--- start of Source text ---

Gilbert at one time had four stores, two hotels, three doctors and several sawmills. The 2010 census listed 28 residents.

Writing years ago for National Geographic, Craig Ogilvie said of the Gilbert General Store: “The original mercantile flavor remains unchanged despite the passing years. Everything from buttons and axe handles to crackers and cheese are stocked in the homemade shelves and long glass display cases. … Until 1979, the store had been a part of the Mays-Baker families. Until the 1980s, a corner of the store served as the post office.”

As far as Gilbert being the coldest spot in the state, the temperature is said to have dropped to a minus 24 degrees there one morning during the winter of 1939-40. Then there was the day in April 1969 when it was below freezing in the morning and 90 degrees by that afternoon.

Back on the main highway, a stop for smoked bacon and ham at Coursey’s and a cinnamon roll at Ferguson’s is required.

Michael Stern, the famed “Roadfood” writer, had this to say about Coursey’s back in late 2008: “Coursey’s is a 55-year-old ham house in the Ozarks of north Arkansas. Mrs. Paula Hale, whose father started the business, told us that it began as a dirt-floored cabin (which is still standing outside the new, modern display room).

--- end of Source text ---
--- start of Supplied records ---

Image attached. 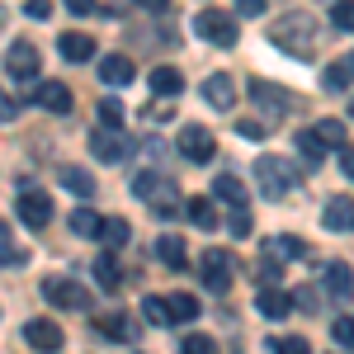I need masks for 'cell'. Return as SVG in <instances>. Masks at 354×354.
Listing matches in <instances>:
<instances>
[{"mask_svg": "<svg viewBox=\"0 0 354 354\" xmlns=\"http://www.w3.org/2000/svg\"><path fill=\"white\" fill-rule=\"evenodd\" d=\"M43 298L53 302V307H66V312H90V288L85 283H76V279H43Z\"/></svg>", "mask_w": 354, "mask_h": 354, "instance_id": "5", "label": "cell"}, {"mask_svg": "<svg viewBox=\"0 0 354 354\" xmlns=\"http://www.w3.org/2000/svg\"><path fill=\"white\" fill-rule=\"evenodd\" d=\"M71 232H76V236H104V218L90 213V208H76V213H71Z\"/></svg>", "mask_w": 354, "mask_h": 354, "instance_id": "27", "label": "cell"}, {"mask_svg": "<svg viewBox=\"0 0 354 354\" xmlns=\"http://www.w3.org/2000/svg\"><path fill=\"white\" fill-rule=\"evenodd\" d=\"M133 194L156 213V218H170V213H175V180H165V175H151V170L133 175Z\"/></svg>", "mask_w": 354, "mask_h": 354, "instance_id": "2", "label": "cell"}, {"mask_svg": "<svg viewBox=\"0 0 354 354\" xmlns=\"http://www.w3.org/2000/svg\"><path fill=\"white\" fill-rule=\"evenodd\" d=\"M38 104L48 113H71V90L62 81H38Z\"/></svg>", "mask_w": 354, "mask_h": 354, "instance_id": "20", "label": "cell"}, {"mask_svg": "<svg viewBox=\"0 0 354 354\" xmlns=\"http://www.w3.org/2000/svg\"><path fill=\"white\" fill-rule=\"evenodd\" d=\"M194 33L208 48H236V15L232 10H198L194 15Z\"/></svg>", "mask_w": 354, "mask_h": 354, "instance_id": "3", "label": "cell"}, {"mask_svg": "<svg viewBox=\"0 0 354 354\" xmlns=\"http://www.w3.org/2000/svg\"><path fill=\"white\" fill-rule=\"evenodd\" d=\"M270 38L279 43V48H288V53L307 57V43H312V19H307V15H288L283 24H274Z\"/></svg>", "mask_w": 354, "mask_h": 354, "instance_id": "7", "label": "cell"}, {"mask_svg": "<svg viewBox=\"0 0 354 354\" xmlns=\"http://www.w3.org/2000/svg\"><path fill=\"white\" fill-rule=\"evenodd\" d=\"M142 317H147L151 326H170V322H175V317H170V302H165V298H147V302H142Z\"/></svg>", "mask_w": 354, "mask_h": 354, "instance_id": "34", "label": "cell"}, {"mask_svg": "<svg viewBox=\"0 0 354 354\" xmlns=\"http://www.w3.org/2000/svg\"><path fill=\"white\" fill-rule=\"evenodd\" d=\"M227 227H232V236H250V227H255V218H250V208H232V218H227Z\"/></svg>", "mask_w": 354, "mask_h": 354, "instance_id": "38", "label": "cell"}, {"mask_svg": "<svg viewBox=\"0 0 354 354\" xmlns=\"http://www.w3.org/2000/svg\"><path fill=\"white\" fill-rule=\"evenodd\" d=\"M213 194H218V198H227L232 208H245V185L236 180V175H218V185H213Z\"/></svg>", "mask_w": 354, "mask_h": 354, "instance_id": "28", "label": "cell"}, {"mask_svg": "<svg viewBox=\"0 0 354 354\" xmlns=\"http://www.w3.org/2000/svg\"><path fill=\"white\" fill-rule=\"evenodd\" d=\"M312 133L322 137V147H335V151H345V147H350V142H345V123H340V118H322Z\"/></svg>", "mask_w": 354, "mask_h": 354, "instance_id": "26", "label": "cell"}, {"mask_svg": "<svg viewBox=\"0 0 354 354\" xmlns=\"http://www.w3.org/2000/svg\"><path fill=\"white\" fill-rule=\"evenodd\" d=\"M198 279H203L208 293H227L232 279H236V260H232V250H203V255H198Z\"/></svg>", "mask_w": 354, "mask_h": 354, "instance_id": "4", "label": "cell"}, {"mask_svg": "<svg viewBox=\"0 0 354 354\" xmlns=\"http://www.w3.org/2000/svg\"><path fill=\"white\" fill-rule=\"evenodd\" d=\"M57 53L66 57V62H90V57H95V38L71 28V33H62V38H57Z\"/></svg>", "mask_w": 354, "mask_h": 354, "instance_id": "18", "label": "cell"}, {"mask_svg": "<svg viewBox=\"0 0 354 354\" xmlns=\"http://www.w3.org/2000/svg\"><path fill=\"white\" fill-rule=\"evenodd\" d=\"M100 118H104V128H123V104L118 100H100Z\"/></svg>", "mask_w": 354, "mask_h": 354, "instance_id": "40", "label": "cell"}, {"mask_svg": "<svg viewBox=\"0 0 354 354\" xmlns=\"http://www.w3.org/2000/svg\"><path fill=\"white\" fill-rule=\"evenodd\" d=\"M322 279H326V288H330L340 302L354 298V274H350V265H345V260H330V265H322Z\"/></svg>", "mask_w": 354, "mask_h": 354, "instance_id": "16", "label": "cell"}, {"mask_svg": "<svg viewBox=\"0 0 354 354\" xmlns=\"http://www.w3.org/2000/svg\"><path fill=\"white\" fill-rule=\"evenodd\" d=\"M265 255L270 260H293V255H302V241L298 236H270L265 241Z\"/></svg>", "mask_w": 354, "mask_h": 354, "instance_id": "32", "label": "cell"}, {"mask_svg": "<svg viewBox=\"0 0 354 354\" xmlns=\"http://www.w3.org/2000/svg\"><path fill=\"white\" fill-rule=\"evenodd\" d=\"M156 255H161L170 270H180L185 265V236H175V232H165L161 241H156Z\"/></svg>", "mask_w": 354, "mask_h": 354, "instance_id": "25", "label": "cell"}, {"mask_svg": "<svg viewBox=\"0 0 354 354\" xmlns=\"http://www.w3.org/2000/svg\"><path fill=\"white\" fill-rule=\"evenodd\" d=\"M255 307H260V317H270V322H283L298 302H293V293L288 288H260L255 293Z\"/></svg>", "mask_w": 354, "mask_h": 354, "instance_id": "14", "label": "cell"}, {"mask_svg": "<svg viewBox=\"0 0 354 354\" xmlns=\"http://www.w3.org/2000/svg\"><path fill=\"white\" fill-rule=\"evenodd\" d=\"M100 81L104 85H133V57L109 53L104 62H100Z\"/></svg>", "mask_w": 354, "mask_h": 354, "instance_id": "19", "label": "cell"}, {"mask_svg": "<svg viewBox=\"0 0 354 354\" xmlns=\"http://www.w3.org/2000/svg\"><path fill=\"white\" fill-rule=\"evenodd\" d=\"M322 227L326 232H354V198L350 194H330L322 208Z\"/></svg>", "mask_w": 354, "mask_h": 354, "instance_id": "12", "label": "cell"}, {"mask_svg": "<svg viewBox=\"0 0 354 354\" xmlns=\"http://www.w3.org/2000/svg\"><path fill=\"white\" fill-rule=\"evenodd\" d=\"M189 222L198 232H213L218 227V208H213V198H189Z\"/></svg>", "mask_w": 354, "mask_h": 354, "instance_id": "24", "label": "cell"}, {"mask_svg": "<svg viewBox=\"0 0 354 354\" xmlns=\"http://www.w3.org/2000/svg\"><path fill=\"white\" fill-rule=\"evenodd\" d=\"M330 330H335V340H340V345H354V317H340Z\"/></svg>", "mask_w": 354, "mask_h": 354, "instance_id": "44", "label": "cell"}, {"mask_svg": "<svg viewBox=\"0 0 354 354\" xmlns=\"http://www.w3.org/2000/svg\"><path fill=\"white\" fill-rule=\"evenodd\" d=\"M100 241L109 245V250H123V245L133 241V232H128V222H123V218H104V236H100Z\"/></svg>", "mask_w": 354, "mask_h": 354, "instance_id": "31", "label": "cell"}, {"mask_svg": "<svg viewBox=\"0 0 354 354\" xmlns=\"http://www.w3.org/2000/svg\"><path fill=\"white\" fill-rule=\"evenodd\" d=\"M95 330H100V335H113V340H123V345H133V322H128L123 312L100 317V322H95Z\"/></svg>", "mask_w": 354, "mask_h": 354, "instance_id": "22", "label": "cell"}, {"mask_svg": "<svg viewBox=\"0 0 354 354\" xmlns=\"http://www.w3.org/2000/svg\"><path fill=\"white\" fill-rule=\"evenodd\" d=\"M180 354H218V345H213L208 335H185V340H180Z\"/></svg>", "mask_w": 354, "mask_h": 354, "instance_id": "39", "label": "cell"}, {"mask_svg": "<svg viewBox=\"0 0 354 354\" xmlns=\"http://www.w3.org/2000/svg\"><path fill=\"white\" fill-rule=\"evenodd\" d=\"M350 76H354V66H350V57H345V62H330L326 71H322V85H326L330 95H340V90H350Z\"/></svg>", "mask_w": 354, "mask_h": 354, "instance_id": "23", "label": "cell"}, {"mask_svg": "<svg viewBox=\"0 0 354 354\" xmlns=\"http://www.w3.org/2000/svg\"><path fill=\"white\" fill-rule=\"evenodd\" d=\"M0 260H5V270H19L28 260V250L15 241V232H0Z\"/></svg>", "mask_w": 354, "mask_h": 354, "instance_id": "30", "label": "cell"}, {"mask_svg": "<svg viewBox=\"0 0 354 354\" xmlns=\"http://www.w3.org/2000/svg\"><path fill=\"white\" fill-rule=\"evenodd\" d=\"M147 85H151V95H161V100H175V95L185 90V76H180L175 66H156Z\"/></svg>", "mask_w": 354, "mask_h": 354, "instance_id": "21", "label": "cell"}, {"mask_svg": "<svg viewBox=\"0 0 354 354\" xmlns=\"http://www.w3.org/2000/svg\"><path fill=\"white\" fill-rule=\"evenodd\" d=\"M270 345H274V354H312V350H307V340H302V335H274Z\"/></svg>", "mask_w": 354, "mask_h": 354, "instance_id": "37", "label": "cell"}, {"mask_svg": "<svg viewBox=\"0 0 354 354\" xmlns=\"http://www.w3.org/2000/svg\"><path fill=\"white\" fill-rule=\"evenodd\" d=\"M298 151H302V161H307V165H317L322 156H326V147H322V137H317V133H302L298 137Z\"/></svg>", "mask_w": 354, "mask_h": 354, "instance_id": "35", "label": "cell"}, {"mask_svg": "<svg viewBox=\"0 0 354 354\" xmlns=\"http://www.w3.org/2000/svg\"><path fill=\"white\" fill-rule=\"evenodd\" d=\"M90 151H95V161H104V165H118L123 156H128V137L118 133V128H95L90 133Z\"/></svg>", "mask_w": 354, "mask_h": 354, "instance_id": "10", "label": "cell"}, {"mask_svg": "<svg viewBox=\"0 0 354 354\" xmlns=\"http://www.w3.org/2000/svg\"><path fill=\"white\" fill-rule=\"evenodd\" d=\"M15 213H19V222H28V227H48V222H53V198L43 189H24V194H15Z\"/></svg>", "mask_w": 354, "mask_h": 354, "instance_id": "11", "label": "cell"}, {"mask_svg": "<svg viewBox=\"0 0 354 354\" xmlns=\"http://www.w3.org/2000/svg\"><path fill=\"white\" fill-rule=\"evenodd\" d=\"M5 76H10V81H33V76H38V48L24 43V38L10 43V48H5Z\"/></svg>", "mask_w": 354, "mask_h": 354, "instance_id": "8", "label": "cell"}, {"mask_svg": "<svg viewBox=\"0 0 354 354\" xmlns=\"http://www.w3.org/2000/svg\"><path fill=\"white\" fill-rule=\"evenodd\" d=\"M350 66H354V53H350Z\"/></svg>", "mask_w": 354, "mask_h": 354, "instance_id": "51", "label": "cell"}, {"mask_svg": "<svg viewBox=\"0 0 354 354\" xmlns=\"http://www.w3.org/2000/svg\"><path fill=\"white\" fill-rule=\"evenodd\" d=\"M165 302H170V317H175L180 326L198 317V298H194V293H170V298H165Z\"/></svg>", "mask_w": 354, "mask_h": 354, "instance_id": "29", "label": "cell"}, {"mask_svg": "<svg viewBox=\"0 0 354 354\" xmlns=\"http://www.w3.org/2000/svg\"><path fill=\"white\" fill-rule=\"evenodd\" d=\"M213 151H218V142H213V133L203 128V123H185L180 128V156L194 165H203V161H213Z\"/></svg>", "mask_w": 354, "mask_h": 354, "instance_id": "6", "label": "cell"}, {"mask_svg": "<svg viewBox=\"0 0 354 354\" xmlns=\"http://www.w3.org/2000/svg\"><path fill=\"white\" fill-rule=\"evenodd\" d=\"M24 15H28V19H48V15H53V5H48V0H28Z\"/></svg>", "mask_w": 354, "mask_h": 354, "instance_id": "45", "label": "cell"}, {"mask_svg": "<svg viewBox=\"0 0 354 354\" xmlns=\"http://www.w3.org/2000/svg\"><path fill=\"white\" fill-rule=\"evenodd\" d=\"M293 302H298V307H307V312H312V302H317V288H298V293H293Z\"/></svg>", "mask_w": 354, "mask_h": 354, "instance_id": "46", "label": "cell"}, {"mask_svg": "<svg viewBox=\"0 0 354 354\" xmlns=\"http://www.w3.org/2000/svg\"><path fill=\"white\" fill-rule=\"evenodd\" d=\"M330 24L354 33V0H340V5H330Z\"/></svg>", "mask_w": 354, "mask_h": 354, "instance_id": "36", "label": "cell"}, {"mask_svg": "<svg viewBox=\"0 0 354 354\" xmlns=\"http://www.w3.org/2000/svg\"><path fill=\"white\" fill-rule=\"evenodd\" d=\"M350 118H354V100H350Z\"/></svg>", "mask_w": 354, "mask_h": 354, "instance_id": "50", "label": "cell"}, {"mask_svg": "<svg viewBox=\"0 0 354 354\" xmlns=\"http://www.w3.org/2000/svg\"><path fill=\"white\" fill-rule=\"evenodd\" d=\"M265 5H270V0H236V10H232V15H236V19H260V15H265Z\"/></svg>", "mask_w": 354, "mask_h": 354, "instance_id": "41", "label": "cell"}, {"mask_svg": "<svg viewBox=\"0 0 354 354\" xmlns=\"http://www.w3.org/2000/svg\"><path fill=\"white\" fill-rule=\"evenodd\" d=\"M245 90H250V100H255V104H265L270 113H288V109H293V95H288V90H279V85H270V81H250Z\"/></svg>", "mask_w": 354, "mask_h": 354, "instance_id": "15", "label": "cell"}, {"mask_svg": "<svg viewBox=\"0 0 354 354\" xmlns=\"http://www.w3.org/2000/svg\"><path fill=\"white\" fill-rule=\"evenodd\" d=\"M24 345H33L38 354H57L62 345H66V335H62V326H57V322L33 317V322H24Z\"/></svg>", "mask_w": 354, "mask_h": 354, "instance_id": "9", "label": "cell"}, {"mask_svg": "<svg viewBox=\"0 0 354 354\" xmlns=\"http://www.w3.org/2000/svg\"><path fill=\"white\" fill-rule=\"evenodd\" d=\"M236 133L250 137V142H260V137L270 133V128H265V123H255V118H236Z\"/></svg>", "mask_w": 354, "mask_h": 354, "instance_id": "42", "label": "cell"}, {"mask_svg": "<svg viewBox=\"0 0 354 354\" xmlns=\"http://www.w3.org/2000/svg\"><path fill=\"white\" fill-rule=\"evenodd\" d=\"M66 10H71V15H81V19H85V15H95V5H90V0H66Z\"/></svg>", "mask_w": 354, "mask_h": 354, "instance_id": "48", "label": "cell"}, {"mask_svg": "<svg viewBox=\"0 0 354 354\" xmlns=\"http://www.w3.org/2000/svg\"><path fill=\"white\" fill-rule=\"evenodd\" d=\"M203 104H213V109H232V104H236V81H232L227 71H213V76L203 81Z\"/></svg>", "mask_w": 354, "mask_h": 354, "instance_id": "13", "label": "cell"}, {"mask_svg": "<svg viewBox=\"0 0 354 354\" xmlns=\"http://www.w3.org/2000/svg\"><path fill=\"white\" fill-rule=\"evenodd\" d=\"M95 279H100V288H118V283H123V274H118V260H113V255H100V260H95Z\"/></svg>", "mask_w": 354, "mask_h": 354, "instance_id": "33", "label": "cell"}, {"mask_svg": "<svg viewBox=\"0 0 354 354\" xmlns=\"http://www.w3.org/2000/svg\"><path fill=\"white\" fill-rule=\"evenodd\" d=\"M255 270H260V279H265V288H279V283H274V279H279V260H270V255H265V260H260V265H255Z\"/></svg>", "mask_w": 354, "mask_h": 354, "instance_id": "43", "label": "cell"}, {"mask_svg": "<svg viewBox=\"0 0 354 354\" xmlns=\"http://www.w3.org/2000/svg\"><path fill=\"white\" fill-rule=\"evenodd\" d=\"M340 170H345V180H354V147L340 151Z\"/></svg>", "mask_w": 354, "mask_h": 354, "instance_id": "47", "label": "cell"}, {"mask_svg": "<svg viewBox=\"0 0 354 354\" xmlns=\"http://www.w3.org/2000/svg\"><path fill=\"white\" fill-rule=\"evenodd\" d=\"M255 180H260V194L265 198H283V194H293L302 185V175L283 156H260L255 161Z\"/></svg>", "mask_w": 354, "mask_h": 354, "instance_id": "1", "label": "cell"}, {"mask_svg": "<svg viewBox=\"0 0 354 354\" xmlns=\"http://www.w3.org/2000/svg\"><path fill=\"white\" fill-rule=\"evenodd\" d=\"M57 185H62L66 194L90 198V194H95V175H90V170H81V165H57Z\"/></svg>", "mask_w": 354, "mask_h": 354, "instance_id": "17", "label": "cell"}, {"mask_svg": "<svg viewBox=\"0 0 354 354\" xmlns=\"http://www.w3.org/2000/svg\"><path fill=\"white\" fill-rule=\"evenodd\" d=\"M0 113H5V123H15V118H19V104H15V95H5V104H0Z\"/></svg>", "mask_w": 354, "mask_h": 354, "instance_id": "49", "label": "cell"}]
</instances>
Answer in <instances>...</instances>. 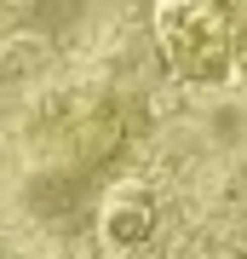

--- end of Supplied records ---

- Problems to solve
- 1) Please copy from the Gilbert text, word for word, the passage starting with "Gilbert at one time" and going on through "by that afternoon.".
- 2) Rewrite the paragraph of the Gilbert text that begins "As far as Gilbert being the coldest spot" as a short bulleted list that keeps its main facts.

- Complete answers
- 1)
Gilbert at one time had four stores, two hotels, three doctors and several sawmills. The 2010 census listed 28 residents.

Writing years ago for National Geographic, Craig Ogilvie said of the Gilbert General Store: “The original mercantile flavor remains unchanged despite the passing years. Everything from buttons and axe handles to crackers and cheese are stocked in the homemade shelves and long glass display cases. … Until 1979, the store had been a part of the Mays-Baker families. Until the 1980s, a corner of the store served as the post office.”

As far as Gilbert being the coldest spot in the state, the temperature is said to have dropped to a minus 24 degrees there one morning during the winter of 1939-40. Then there was the day in April 1969 when it was below freezing in the morning and 90 degrees by that afternoon.

- 2)
- Gilbert is reputed to be the coldest spot in the state.
- The temperature reportedly fell to minus 24 degrees there one morning in the winter of 1939-40.
- On one day in April 1969, it was below freezing in the morning and 90 degrees by afternoon.